[START RECORDS SUPPLIED]

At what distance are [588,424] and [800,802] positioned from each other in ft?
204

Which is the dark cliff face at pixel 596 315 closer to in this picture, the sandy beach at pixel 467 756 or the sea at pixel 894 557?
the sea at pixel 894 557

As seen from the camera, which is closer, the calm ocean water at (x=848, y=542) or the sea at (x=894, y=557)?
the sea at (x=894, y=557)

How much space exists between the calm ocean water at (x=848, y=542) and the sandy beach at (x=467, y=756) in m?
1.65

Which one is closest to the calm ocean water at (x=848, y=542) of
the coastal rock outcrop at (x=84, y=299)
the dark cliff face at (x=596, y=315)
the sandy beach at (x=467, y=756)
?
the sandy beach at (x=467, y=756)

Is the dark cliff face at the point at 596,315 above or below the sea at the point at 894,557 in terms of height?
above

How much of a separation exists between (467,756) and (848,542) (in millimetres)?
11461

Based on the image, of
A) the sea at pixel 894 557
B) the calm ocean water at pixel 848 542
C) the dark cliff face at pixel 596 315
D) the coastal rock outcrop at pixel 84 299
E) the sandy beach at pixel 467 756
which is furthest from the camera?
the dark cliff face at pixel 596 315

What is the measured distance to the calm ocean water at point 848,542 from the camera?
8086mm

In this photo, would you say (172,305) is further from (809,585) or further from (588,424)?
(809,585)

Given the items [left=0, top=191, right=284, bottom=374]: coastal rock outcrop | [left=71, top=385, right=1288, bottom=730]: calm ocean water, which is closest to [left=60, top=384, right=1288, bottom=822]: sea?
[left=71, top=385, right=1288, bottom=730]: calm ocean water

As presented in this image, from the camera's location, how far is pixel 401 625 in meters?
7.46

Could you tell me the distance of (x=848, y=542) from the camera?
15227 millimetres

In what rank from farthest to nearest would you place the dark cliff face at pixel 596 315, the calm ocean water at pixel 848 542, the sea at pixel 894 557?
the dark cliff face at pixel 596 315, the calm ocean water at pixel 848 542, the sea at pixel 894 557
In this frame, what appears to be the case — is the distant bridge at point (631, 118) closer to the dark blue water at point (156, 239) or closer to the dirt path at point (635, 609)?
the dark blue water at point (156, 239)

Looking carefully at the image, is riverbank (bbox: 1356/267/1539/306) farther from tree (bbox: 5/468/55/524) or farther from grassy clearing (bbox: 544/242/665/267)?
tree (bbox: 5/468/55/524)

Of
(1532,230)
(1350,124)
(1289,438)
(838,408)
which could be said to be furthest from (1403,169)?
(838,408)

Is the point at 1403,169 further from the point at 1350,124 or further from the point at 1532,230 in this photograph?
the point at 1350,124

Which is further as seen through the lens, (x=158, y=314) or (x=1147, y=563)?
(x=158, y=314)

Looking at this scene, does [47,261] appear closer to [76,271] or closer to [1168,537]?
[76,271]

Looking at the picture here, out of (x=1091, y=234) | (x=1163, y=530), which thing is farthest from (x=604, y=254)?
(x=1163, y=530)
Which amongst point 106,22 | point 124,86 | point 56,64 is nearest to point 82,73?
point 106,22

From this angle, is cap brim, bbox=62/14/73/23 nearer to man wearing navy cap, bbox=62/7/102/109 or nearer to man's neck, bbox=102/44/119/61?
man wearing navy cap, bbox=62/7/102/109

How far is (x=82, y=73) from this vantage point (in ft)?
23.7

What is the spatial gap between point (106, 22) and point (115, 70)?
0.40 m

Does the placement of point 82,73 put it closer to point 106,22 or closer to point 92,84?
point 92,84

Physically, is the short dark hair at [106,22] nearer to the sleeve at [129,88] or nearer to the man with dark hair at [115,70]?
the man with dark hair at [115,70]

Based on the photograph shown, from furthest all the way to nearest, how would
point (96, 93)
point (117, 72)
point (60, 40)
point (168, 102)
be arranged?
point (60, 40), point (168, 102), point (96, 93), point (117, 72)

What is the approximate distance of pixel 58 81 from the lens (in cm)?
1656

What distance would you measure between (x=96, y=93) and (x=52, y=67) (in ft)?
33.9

[END RECORDS SUPPLIED]

__EXERCISE GOAL__: Your task is to extract all of the records exactly.

__EXERCISE SOLUTION__:
At what distance are [588,424] and [800,802] positioned from each other in ft?
204

Which is the dark cliff face at pixel 596 315 closer to in this picture, the sandy beach at pixel 467 756 or the sea at pixel 894 557?
the sea at pixel 894 557

As seen from the camera, which is closer, the calm ocean water at (x=848, y=542) or the sea at (x=894, y=557)?
the sea at (x=894, y=557)

How much space exists between the calm ocean water at (x=848, y=542) and the sandy beach at (x=467, y=756) in m?
1.65

Which one is closest to the calm ocean water at (x=848, y=542) of
the coastal rock outcrop at (x=84, y=299)
the dark cliff face at (x=596, y=315)
the sandy beach at (x=467, y=756)
?
the sandy beach at (x=467, y=756)

Is the dark cliff face at the point at 596,315 above or below the sea at the point at 894,557 in terms of height?
above

How much of a separation exists between (467,756) and (848,542) (in millimetres)?
11461

Based on the image, of
A) the sea at pixel 894 557
B) the calm ocean water at pixel 848 542
C) the dark cliff face at pixel 596 315
D) the coastal rock outcrop at pixel 84 299
E) the sandy beach at pixel 467 756
which is furthest from the camera?
the dark cliff face at pixel 596 315

What is the measured distance to the calm ocean water at point 848,542 from the camera?
8086mm

In this photo, would you say (172,305) is further from (809,585) or further from (588,424)?
(809,585)

Given the items [left=0, top=191, right=284, bottom=374]: coastal rock outcrop | [left=71, top=385, right=1288, bottom=730]: calm ocean water, which is closest to [left=60, top=384, right=1288, bottom=822]: sea?
[left=71, top=385, right=1288, bottom=730]: calm ocean water

As presented in this image, from the camera's location, how far is pixel 401 625 in meters?
7.46

Could you tell me the distance of (x=848, y=542) from the camera?
15227 millimetres

In what rank from farthest to nearest would you place the dark cliff face at pixel 596 315, the calm ocean water at pixel 848 542, the sea at pixel 894 557?
the dark cliff face at pixel 596 315, the calm ocean water at pixel 848 542, the sea at pixel 894 557
In this frame, what appears to be the case — is the distant bridge at point (631, 118) closer to the dark blue water at point (156, 239) or closer to the dirt path at point (635, 609)?
the dark blue water at point (156, 239)

Looking carefully at the image, is riverbank (bbox: 1356/267/1539/306) farther from tree (bbox: 5/468/55/524) or farther from grassy clearing (bbox: 544/242/665/267)?
tree (bbox: 5/468/55/524)

Of
(1532,230)
(1350,124)
(1289,438)
(838,408)
which could be said to be furthest from (1403,169)?
(838,408)

Is the point at 1403,169 further from the point at 1350,124 or further from the point at 1532,230 in this photograph?
the point at 1350,124

Which is further as seen through the lens, (x=158, y=314) or (x=1147, y=563)?
(x=158, y=314)

Looking at this scene, does [47,261] appear closer to [76,271] or closer to [1168,537]?
[76,271]

Looking at the picture here, out of (x=1091, y=234) | (x=1163, y=530), which thing is farthest from (x=604, y=254)?
(x=1163, y=530)
Which amongst point 106,22 | point 124,86 | point 56,64 is nearest to point 82,73?
point 106,22

From this angle, is cap brim, bbox=62/14/73/23 nearer to man wearing navy cap, bbox=62/7/102/109 or nearer to man's neck, bbox=102/44/119/61?
man wearing navy cap, bbox=62/7/102/109

How far is (x=82, y=73) from this vantage point (in ft)?
23.7

What is the spatial gap between point (106, 22) and point (115, 70)?
0.40 m

Does the placement of point 82,73 put it closer to point 106,22 or closer to point 92,84?
point 92,84

Physically, is the short dark hair at [106,22] nearer to the sleeve at [129,88] or nearer to the man with dark hair at [115,70]?
the man with dark hair at [115,70]

Based on the photograph shown, from furthest all the way to nearest, how would
point (96, 93)
point (117, 72)
point (60, 40)
point (168, 102)
be arranged?
point (60, 40), point (168, 102), point (96, 93), point (117, 72)

What is the approximate distance of pixel 58 81 from the lens (in cm)?
1656

What distance would you measure between (x=96, y=93) and (x=52, y=67) (in ft)?
33.9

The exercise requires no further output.